The UK Commission for Employment and Skills began a consultation on its first five-year plan in June and asked for initial responses by 15 August. It initially planned to publish proposals arising from those responses in September and said it would accept feedback on those proposals until end of the month.
Ben Kernighan, deputy chief executive of umbrella body the NCVO, warned that the two feedback periods appeared to breach the Compact, which says that statutory consultations should last at least 12 weeks.
"The commission has gone out to consultation on its five-year strategy in a way that appears to be in breach of the Compact and the Government's own guidelines on carrying out consultations," he said.
Charities could be marginalised during the process because of the extremely short time frame they have to respond, said Kernighan.
"My concern is that lots of organisations have got something valuable to say because their primary purpose is to help up-skill people and make them more employable, but they will not have the time to feed their views in," he said.

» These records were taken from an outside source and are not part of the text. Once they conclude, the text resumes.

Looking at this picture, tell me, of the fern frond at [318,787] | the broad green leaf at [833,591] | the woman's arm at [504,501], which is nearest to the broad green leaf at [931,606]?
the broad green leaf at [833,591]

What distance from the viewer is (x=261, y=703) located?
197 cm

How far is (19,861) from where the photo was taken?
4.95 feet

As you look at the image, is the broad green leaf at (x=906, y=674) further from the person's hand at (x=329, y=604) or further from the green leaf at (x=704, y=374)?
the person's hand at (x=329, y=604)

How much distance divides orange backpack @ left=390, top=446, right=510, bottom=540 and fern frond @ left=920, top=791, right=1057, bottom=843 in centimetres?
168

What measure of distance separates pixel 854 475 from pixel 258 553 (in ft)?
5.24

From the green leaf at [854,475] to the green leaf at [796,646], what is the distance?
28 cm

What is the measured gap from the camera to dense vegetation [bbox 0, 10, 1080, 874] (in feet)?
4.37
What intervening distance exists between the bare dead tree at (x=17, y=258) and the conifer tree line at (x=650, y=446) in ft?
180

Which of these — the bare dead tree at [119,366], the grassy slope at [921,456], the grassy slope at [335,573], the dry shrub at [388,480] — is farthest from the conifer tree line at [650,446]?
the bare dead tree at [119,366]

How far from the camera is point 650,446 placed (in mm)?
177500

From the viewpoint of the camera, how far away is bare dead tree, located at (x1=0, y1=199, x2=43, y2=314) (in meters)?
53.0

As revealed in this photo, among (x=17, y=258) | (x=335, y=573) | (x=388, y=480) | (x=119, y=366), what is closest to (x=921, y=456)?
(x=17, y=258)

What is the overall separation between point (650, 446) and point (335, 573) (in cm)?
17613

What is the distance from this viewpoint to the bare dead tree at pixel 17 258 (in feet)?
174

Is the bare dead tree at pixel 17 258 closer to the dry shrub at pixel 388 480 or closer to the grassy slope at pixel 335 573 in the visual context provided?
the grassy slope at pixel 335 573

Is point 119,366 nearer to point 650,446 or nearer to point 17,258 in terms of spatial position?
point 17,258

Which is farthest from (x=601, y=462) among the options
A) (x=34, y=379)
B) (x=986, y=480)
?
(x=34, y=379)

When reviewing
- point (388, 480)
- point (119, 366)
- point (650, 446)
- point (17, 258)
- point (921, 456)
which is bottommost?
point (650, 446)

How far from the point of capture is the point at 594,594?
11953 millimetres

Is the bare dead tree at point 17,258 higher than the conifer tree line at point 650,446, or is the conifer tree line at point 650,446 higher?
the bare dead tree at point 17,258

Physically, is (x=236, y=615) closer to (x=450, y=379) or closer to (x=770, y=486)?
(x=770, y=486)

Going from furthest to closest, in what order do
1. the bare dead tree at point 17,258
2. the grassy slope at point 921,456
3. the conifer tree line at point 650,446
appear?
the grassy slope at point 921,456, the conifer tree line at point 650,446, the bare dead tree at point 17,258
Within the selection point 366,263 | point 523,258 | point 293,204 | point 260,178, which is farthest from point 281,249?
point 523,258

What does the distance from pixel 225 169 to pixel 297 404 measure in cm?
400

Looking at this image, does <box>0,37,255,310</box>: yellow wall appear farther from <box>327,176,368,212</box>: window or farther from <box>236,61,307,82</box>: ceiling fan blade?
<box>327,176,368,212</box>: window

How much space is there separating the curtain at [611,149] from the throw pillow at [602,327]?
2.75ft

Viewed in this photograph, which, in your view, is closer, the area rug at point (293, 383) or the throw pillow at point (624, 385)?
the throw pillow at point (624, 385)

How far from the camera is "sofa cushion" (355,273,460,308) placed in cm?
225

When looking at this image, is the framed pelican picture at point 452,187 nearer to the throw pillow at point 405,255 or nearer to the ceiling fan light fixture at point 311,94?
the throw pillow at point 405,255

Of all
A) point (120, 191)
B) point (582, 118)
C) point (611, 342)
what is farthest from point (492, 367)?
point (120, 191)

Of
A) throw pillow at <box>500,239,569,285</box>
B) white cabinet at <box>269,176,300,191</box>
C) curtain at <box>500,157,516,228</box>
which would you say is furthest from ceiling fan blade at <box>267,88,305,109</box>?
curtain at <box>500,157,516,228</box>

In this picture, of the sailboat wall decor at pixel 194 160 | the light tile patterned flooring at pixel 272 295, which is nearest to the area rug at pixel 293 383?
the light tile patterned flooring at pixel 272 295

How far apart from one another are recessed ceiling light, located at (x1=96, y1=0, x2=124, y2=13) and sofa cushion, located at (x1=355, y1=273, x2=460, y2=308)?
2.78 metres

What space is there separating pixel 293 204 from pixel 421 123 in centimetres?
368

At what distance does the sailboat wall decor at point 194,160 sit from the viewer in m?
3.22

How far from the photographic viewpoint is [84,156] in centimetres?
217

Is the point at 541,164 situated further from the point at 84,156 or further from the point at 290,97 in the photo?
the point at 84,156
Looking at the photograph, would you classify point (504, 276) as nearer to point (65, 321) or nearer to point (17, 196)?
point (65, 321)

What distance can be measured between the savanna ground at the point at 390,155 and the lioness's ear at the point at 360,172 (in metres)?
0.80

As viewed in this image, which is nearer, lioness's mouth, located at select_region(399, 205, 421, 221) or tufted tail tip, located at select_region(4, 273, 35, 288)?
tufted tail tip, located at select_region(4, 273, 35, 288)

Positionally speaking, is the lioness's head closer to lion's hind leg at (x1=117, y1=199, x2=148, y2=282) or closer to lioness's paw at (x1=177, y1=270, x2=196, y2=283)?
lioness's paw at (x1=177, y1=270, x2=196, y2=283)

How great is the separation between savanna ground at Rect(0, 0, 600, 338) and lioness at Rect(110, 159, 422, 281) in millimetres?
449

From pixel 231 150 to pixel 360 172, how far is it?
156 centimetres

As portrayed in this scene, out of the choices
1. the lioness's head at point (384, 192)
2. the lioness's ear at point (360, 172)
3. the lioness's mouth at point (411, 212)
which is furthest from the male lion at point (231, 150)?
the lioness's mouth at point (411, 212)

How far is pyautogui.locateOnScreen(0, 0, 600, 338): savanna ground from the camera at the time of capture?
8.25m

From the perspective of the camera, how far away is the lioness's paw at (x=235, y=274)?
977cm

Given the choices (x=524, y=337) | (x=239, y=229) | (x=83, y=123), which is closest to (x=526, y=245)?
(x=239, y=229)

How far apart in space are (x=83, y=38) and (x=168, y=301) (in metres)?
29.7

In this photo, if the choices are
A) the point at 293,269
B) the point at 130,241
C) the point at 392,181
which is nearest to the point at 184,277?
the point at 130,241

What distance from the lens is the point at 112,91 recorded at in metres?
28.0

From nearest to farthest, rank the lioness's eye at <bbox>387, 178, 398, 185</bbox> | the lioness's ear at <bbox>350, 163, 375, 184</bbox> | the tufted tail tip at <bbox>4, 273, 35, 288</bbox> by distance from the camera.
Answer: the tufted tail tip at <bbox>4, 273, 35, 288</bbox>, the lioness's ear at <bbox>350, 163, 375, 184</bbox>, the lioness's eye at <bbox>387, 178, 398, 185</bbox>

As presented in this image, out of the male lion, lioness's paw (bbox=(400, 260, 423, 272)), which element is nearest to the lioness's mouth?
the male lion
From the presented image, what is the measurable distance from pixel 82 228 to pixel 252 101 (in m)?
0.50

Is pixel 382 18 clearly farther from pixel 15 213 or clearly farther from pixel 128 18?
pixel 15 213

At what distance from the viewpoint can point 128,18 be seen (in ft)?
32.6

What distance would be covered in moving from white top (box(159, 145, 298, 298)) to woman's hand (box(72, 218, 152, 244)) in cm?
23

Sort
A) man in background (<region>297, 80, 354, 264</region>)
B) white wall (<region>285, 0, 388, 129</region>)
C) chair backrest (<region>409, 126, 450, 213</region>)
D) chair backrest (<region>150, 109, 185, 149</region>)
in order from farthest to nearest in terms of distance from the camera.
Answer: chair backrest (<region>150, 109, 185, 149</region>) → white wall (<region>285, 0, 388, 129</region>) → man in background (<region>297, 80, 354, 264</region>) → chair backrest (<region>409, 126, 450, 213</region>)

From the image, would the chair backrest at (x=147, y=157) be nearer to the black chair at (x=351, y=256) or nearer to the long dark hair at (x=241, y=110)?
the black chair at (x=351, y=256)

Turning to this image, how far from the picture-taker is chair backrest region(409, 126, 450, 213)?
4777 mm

However, as a result of Third Sector's enquiries, Chris Humphries, chief executive of the commission, agreed to accept feedback on the plan until Christmas.
A commission spokeswoman added that the Compact, the agreement that sets out how charities and public bodies should treat each other, had not been breached because it was not a statutory consultation.
The commission, which was launched in April to oversee skills development across all sectors, had intended that the consultation would run continuously until the end of September, she added.
The NCVO has been lobbying the Government to set up a skills council devoted to the voluntary sector and was involved in an initial feasibility study (Third Sector Online, 7 November).